§ **TASK GOAL**
Reproduce every one of the entries below word for word, leaving out the pictures.

[Dataset entries]

※

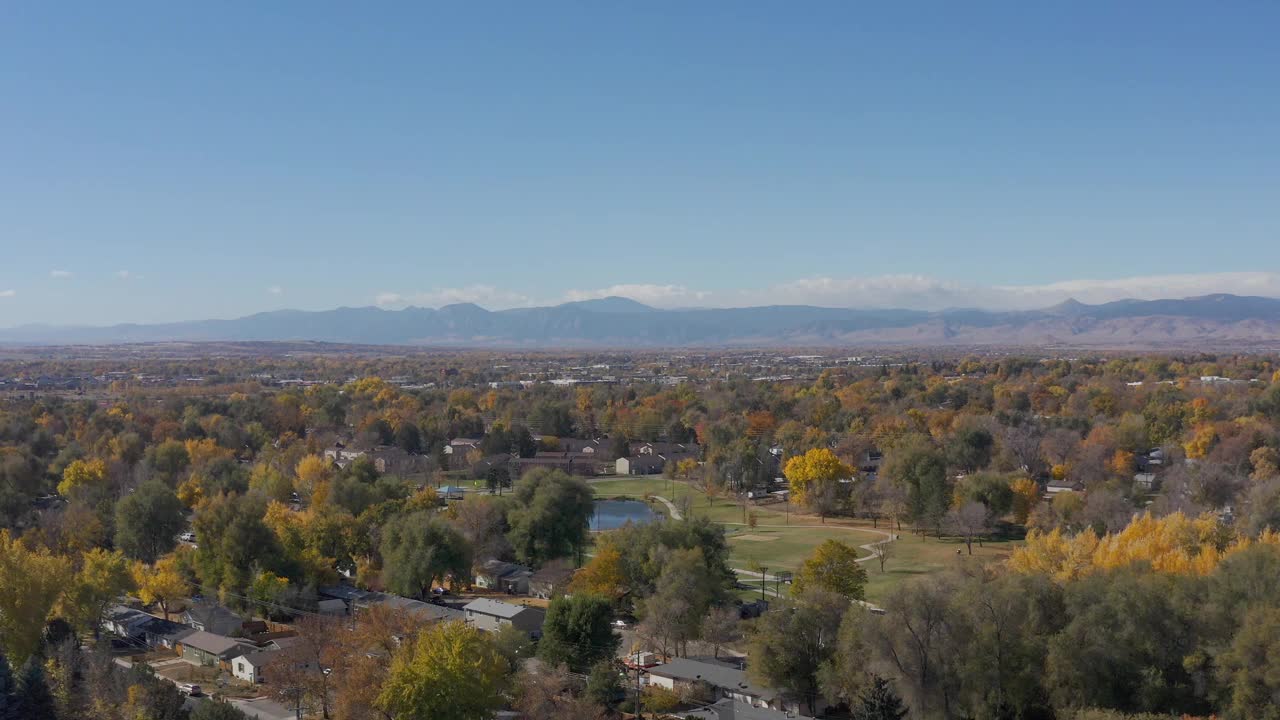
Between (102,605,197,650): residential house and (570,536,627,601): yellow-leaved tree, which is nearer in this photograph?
(102,605,197,650): residential house

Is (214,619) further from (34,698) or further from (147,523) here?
(147,523)

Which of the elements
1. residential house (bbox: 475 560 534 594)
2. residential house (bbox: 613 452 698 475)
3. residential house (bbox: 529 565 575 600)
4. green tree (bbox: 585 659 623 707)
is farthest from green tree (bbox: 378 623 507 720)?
residential house (bbox: 613 452 698 475)

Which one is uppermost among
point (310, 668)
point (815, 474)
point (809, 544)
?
point (815, 474)

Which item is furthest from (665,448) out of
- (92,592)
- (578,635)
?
(92,592)

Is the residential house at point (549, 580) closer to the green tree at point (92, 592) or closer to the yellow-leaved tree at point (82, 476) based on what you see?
the green tree at point (92, 592)

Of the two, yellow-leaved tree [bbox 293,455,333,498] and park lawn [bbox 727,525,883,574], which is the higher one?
yellow-leaved tree [bbox 293,455,333,498]

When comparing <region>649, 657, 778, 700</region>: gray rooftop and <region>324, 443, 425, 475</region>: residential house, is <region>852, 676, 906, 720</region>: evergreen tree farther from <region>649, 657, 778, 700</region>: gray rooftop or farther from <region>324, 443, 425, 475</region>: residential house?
<region>324, 443, 425, 475</region>: residential house
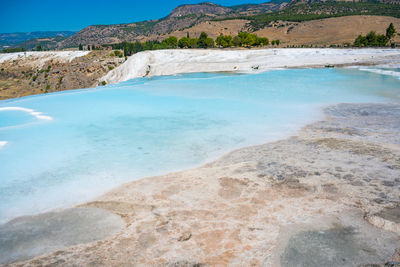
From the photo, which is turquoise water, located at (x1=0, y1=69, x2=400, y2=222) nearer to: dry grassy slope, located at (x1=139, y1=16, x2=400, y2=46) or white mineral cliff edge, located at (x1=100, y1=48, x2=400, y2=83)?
white mineral cliff edge, located at (x1=100, y1=48, x2=400, y2=83)

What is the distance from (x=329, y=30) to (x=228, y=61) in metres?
62.3

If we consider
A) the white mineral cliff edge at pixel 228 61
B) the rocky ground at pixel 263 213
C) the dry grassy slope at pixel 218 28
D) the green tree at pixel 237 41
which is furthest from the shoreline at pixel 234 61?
the dry grassy slope at pixel 218 28

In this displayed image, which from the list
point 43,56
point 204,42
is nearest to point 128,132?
point 204,42

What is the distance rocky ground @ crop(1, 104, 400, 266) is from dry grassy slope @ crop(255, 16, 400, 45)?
7289cm

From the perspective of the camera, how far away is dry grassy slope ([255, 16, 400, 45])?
7287 centimetres

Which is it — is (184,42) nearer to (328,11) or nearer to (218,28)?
(218,28)

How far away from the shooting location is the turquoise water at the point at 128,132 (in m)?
4.79

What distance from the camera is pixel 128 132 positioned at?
7.75 metres

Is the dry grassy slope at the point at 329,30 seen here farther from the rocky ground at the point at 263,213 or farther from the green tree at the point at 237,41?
the rocky ground at the point at 263,213

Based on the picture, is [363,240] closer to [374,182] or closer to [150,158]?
[374,182]

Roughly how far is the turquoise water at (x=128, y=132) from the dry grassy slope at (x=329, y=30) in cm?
6595

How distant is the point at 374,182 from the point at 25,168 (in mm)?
6201

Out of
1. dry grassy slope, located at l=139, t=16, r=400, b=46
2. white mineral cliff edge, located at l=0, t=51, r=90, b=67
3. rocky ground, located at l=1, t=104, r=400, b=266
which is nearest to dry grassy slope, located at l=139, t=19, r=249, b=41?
dry grassy slope, located at l=139, t=16, r=400, b=46

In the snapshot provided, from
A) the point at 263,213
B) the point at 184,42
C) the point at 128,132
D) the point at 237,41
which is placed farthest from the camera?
the point at 184,42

※

§ **WRITTEN RESPONSE**
Between (102,605,197,650): residential house and (570,536,627,601): yellow-leaved tree, which is nearer in this photograph?
(102,605,197,650): residential house

Is (214,619) further from (34,698) or further from (147,523) here?
(147,523)

Which of the elements
1. residential house (bbox: 475 560 534 594)
2. residential house (bbox: 613 452 698 475)
3. residential house (bbox: 529 565 575 600)
4. green tree (bbox: 585 659 623 707)
is farthest from green tree (bbox: 378 623 507 720)?
residential house (bbox: 613 452 698 475)

Which one is uppermost among
point (310, 668)
point (815, 474)
point (809, 544)
?
point (815, 474)

Which item is furthest from (665,448) out of
- (92,592)
- (578,635)
?
(92,592)

Is the residential house at point (549, 580) closer to the green tree at point (92, 592) or closer to the yellow-leaved tree at point (82, 476) based on what you see?
the green tree at point (92, 592)

Of the two, yellow-leaved tree [bbox 293,455,333,498] and park lawn [bbox 727,525,883,574], which is the higher one?
yellow-leaved tree [bbox 293,455,333,498]

When comparing <region>649, 657, 778, 700</region>: gray rooftop and <region>324, 443, 425, 475</region>: residential house, is <region>852, 676, 906, 720</region>: evergreen tree farther from <region>649, 657, 778, 700</region>: gray rooftop or farther from <region>324, 443, 425, 475</region>: residential house?
<region>324, 443, 425, 475</region>: residential house
From the photo, which is turquoise water, located at (x1=0, y1=69, x2=400, y2=222) nearer to: dry grassy slope, located at (x1=139, y1=16, x2=400, y2=46) or white mineral cliff edge, located at (x1=100, y1=48, x2=400, y2=83)?
white mineral cliff edge, located at (x1=100, y1=48, x2=400, y2=83)

What is the distance from (x=329, y=30) to (x=228, y=61) in metres?
62.3

If we consider
A) the white mineral cliff edge at pixel 228 61
B) the rocky ground at pixel 263 213
C) the dry grassy slope at pixel 218 28
D) the green tree at pixel 237 41
which is furthest from the shoreline at pixel 234 61?
the dry grassy slope at pixel 218 28

In this displayed image, which from the list
point 43,56
point 204,42
is nearest to point 128,132?
point 204,42

What is the distance rocky ground @ crop(1, 104, 400, 266) is from dry grassy slope @ crop(255, 16, 400, 45)?
7289cm

From the perspective of the camera, how far away is dry grassy slope ([255, 16, 400, 45])?
7287 centimetres

Which is it — is (184,42) nearer to (328,11) or nearer to (218,28)?
(218,28)

How far away from the shooting location is the turquoise water at the point at 128,132 (in m)?
4.79

What distance from the camera is pixel 128 132 positioned at?
7.75 metres

Is the dry grassy slope at the point at 329,30 seen here farther from the rocky ground at the point at 263,213 or farther from the green tree at the point at 237,41?
the rocky ground at the point at 263,213

Based on the picture, is [363,240] closer to [374,182] or closer to [150,158]?
[374,182]

Roughly how far is the turquoise water at (x=128, y=132) from the dry grassy slope at (x=329, y=30) in cm?
6595

How distant is the point at 374,182 from the point at 25,168 (in mm)?
6201

Out of
1. dry grassy slope, located at l=139, t=16, r=400, b=46
2. white mineral cliff edge, located at l=0, t=51, r=90, b=67
3. rocky ground, located at l=1, t=104, r=400, b=266
which is nearest to dry grassy slope, located at l=139, t=19, r=249, b=41?
dry grassy slope, located at l=139, t=16, r=400, b=46

In the snapshot provided, from
A) the point at 263,213
B) the point at 184,42
C) the point at 128,132
D) the point at 237,41
which is placed farthest from the camera?
the point at 184,42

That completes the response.